Document passage:
My 20m old son is just angry! Just with me/daddy, he's nice to others. Lots of hitting, fussing, impatience, frustration. If something doesn't go his way (i mean, the tiniest thing) he goes nuts. I keep thinking he's teething, but can't see anything coming through in the back of his mouth. The time-outs are starting before he's even up an hour in the mornings. Advice? Suggestions? I'm so exausted and the days just aren't enjoyable. Is it just terrible twos??

Answer Question
 
mevxoxo

Asked by mevxoxo at 11:39 AM on Jun. 14, 2010 in Toddlers (1-2)

Level 12 (667 Credits)
Answers (5)
  • Kids always act better for other people than their own parents. Do you have a routine for him from the time he gets up? If not, it might help the day go better if he knows what will happen when.

Direction: Please continue the forum thread above about the angry 20-month-old, picking up right after its last sentence.

[Data items]
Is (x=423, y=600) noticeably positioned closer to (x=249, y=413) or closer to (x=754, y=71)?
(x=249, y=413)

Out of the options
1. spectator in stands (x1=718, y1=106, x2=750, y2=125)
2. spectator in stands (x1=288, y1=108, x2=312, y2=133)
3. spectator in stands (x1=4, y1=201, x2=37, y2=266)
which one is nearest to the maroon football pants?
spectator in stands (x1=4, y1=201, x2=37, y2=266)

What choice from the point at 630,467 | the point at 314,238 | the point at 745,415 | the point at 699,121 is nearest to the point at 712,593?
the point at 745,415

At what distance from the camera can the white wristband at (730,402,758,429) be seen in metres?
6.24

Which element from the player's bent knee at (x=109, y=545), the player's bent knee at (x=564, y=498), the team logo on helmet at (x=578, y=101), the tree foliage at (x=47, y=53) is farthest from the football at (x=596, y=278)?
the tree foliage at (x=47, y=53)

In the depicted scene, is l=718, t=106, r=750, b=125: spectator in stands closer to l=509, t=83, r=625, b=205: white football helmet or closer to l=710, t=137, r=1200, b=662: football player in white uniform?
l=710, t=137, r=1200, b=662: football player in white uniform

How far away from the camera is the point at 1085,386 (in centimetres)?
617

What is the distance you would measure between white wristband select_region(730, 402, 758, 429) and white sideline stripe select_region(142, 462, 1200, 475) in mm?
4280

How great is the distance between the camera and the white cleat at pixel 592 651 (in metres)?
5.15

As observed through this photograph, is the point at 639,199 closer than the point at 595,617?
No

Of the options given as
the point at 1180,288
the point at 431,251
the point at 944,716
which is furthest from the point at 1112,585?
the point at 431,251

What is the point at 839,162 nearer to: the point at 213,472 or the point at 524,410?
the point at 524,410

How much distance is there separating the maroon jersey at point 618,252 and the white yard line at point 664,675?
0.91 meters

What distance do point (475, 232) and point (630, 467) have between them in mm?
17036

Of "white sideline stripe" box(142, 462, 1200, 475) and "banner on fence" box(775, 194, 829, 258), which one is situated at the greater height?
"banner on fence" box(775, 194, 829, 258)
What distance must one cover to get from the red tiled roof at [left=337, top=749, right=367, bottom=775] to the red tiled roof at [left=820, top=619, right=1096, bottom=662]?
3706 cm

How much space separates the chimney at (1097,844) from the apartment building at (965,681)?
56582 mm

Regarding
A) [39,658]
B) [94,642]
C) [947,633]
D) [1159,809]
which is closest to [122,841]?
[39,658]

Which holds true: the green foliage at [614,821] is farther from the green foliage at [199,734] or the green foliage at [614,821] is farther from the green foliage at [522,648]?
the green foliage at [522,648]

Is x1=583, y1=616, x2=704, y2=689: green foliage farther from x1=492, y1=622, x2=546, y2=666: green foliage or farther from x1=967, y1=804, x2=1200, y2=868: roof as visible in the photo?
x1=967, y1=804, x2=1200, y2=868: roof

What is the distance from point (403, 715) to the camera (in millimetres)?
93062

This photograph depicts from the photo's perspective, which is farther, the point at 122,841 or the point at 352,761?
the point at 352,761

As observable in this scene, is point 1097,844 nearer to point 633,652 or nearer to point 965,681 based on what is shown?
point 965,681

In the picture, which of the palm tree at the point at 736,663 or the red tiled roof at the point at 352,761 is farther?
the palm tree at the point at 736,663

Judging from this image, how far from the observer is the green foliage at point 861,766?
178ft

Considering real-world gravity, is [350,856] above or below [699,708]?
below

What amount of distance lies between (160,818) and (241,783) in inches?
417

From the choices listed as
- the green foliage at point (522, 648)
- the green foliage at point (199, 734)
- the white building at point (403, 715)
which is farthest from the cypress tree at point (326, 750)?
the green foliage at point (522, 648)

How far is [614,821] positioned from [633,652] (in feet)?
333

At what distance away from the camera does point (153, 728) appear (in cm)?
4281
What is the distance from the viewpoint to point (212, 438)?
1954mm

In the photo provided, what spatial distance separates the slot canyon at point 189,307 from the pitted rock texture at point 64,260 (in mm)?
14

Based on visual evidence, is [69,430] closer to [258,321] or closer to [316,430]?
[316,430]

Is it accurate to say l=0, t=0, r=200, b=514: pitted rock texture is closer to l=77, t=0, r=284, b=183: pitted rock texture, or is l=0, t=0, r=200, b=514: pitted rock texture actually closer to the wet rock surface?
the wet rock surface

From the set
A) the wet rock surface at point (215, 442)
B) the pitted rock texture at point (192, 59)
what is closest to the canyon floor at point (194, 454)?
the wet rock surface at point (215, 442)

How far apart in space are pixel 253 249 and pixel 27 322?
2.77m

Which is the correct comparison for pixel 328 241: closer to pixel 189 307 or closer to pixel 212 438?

Exercise answer:
    Jademom07

    Answer by Jademom07 at 11:43 AM on Jun. 14, 2010

  • Comfort him, try punishing him with hugs and love, not time out! 2 is waay to young to be punished.
    Anonymous

    Answer by Anonymous at 11:48 AM on Jun. 14, 2010

  • "Comfort him, try punishing him with hugs and love, not time out! 2 is waay to young to be punished. "


     I totally disagree here... This is the perfect age to use time outs. The key to the time out is to remain consistent and choose a space that is completely away from any stimulation (out of sight of tv, toys, family, etc).  I sit my daughter in time out and EVERY time I say "You are in a T.O. for _______.  Sit quietly until Mama comes back".  It was VERY challenging for a long period of time, but I would continue to put her back over-and-over and repeat, "You are in a T.O. for ______, sit quietly until Mama comes back".  Cont..

    kenzie07

    Answer by kenzie07 at 12:34 PM on Jun. 14, 2010

  • Cont...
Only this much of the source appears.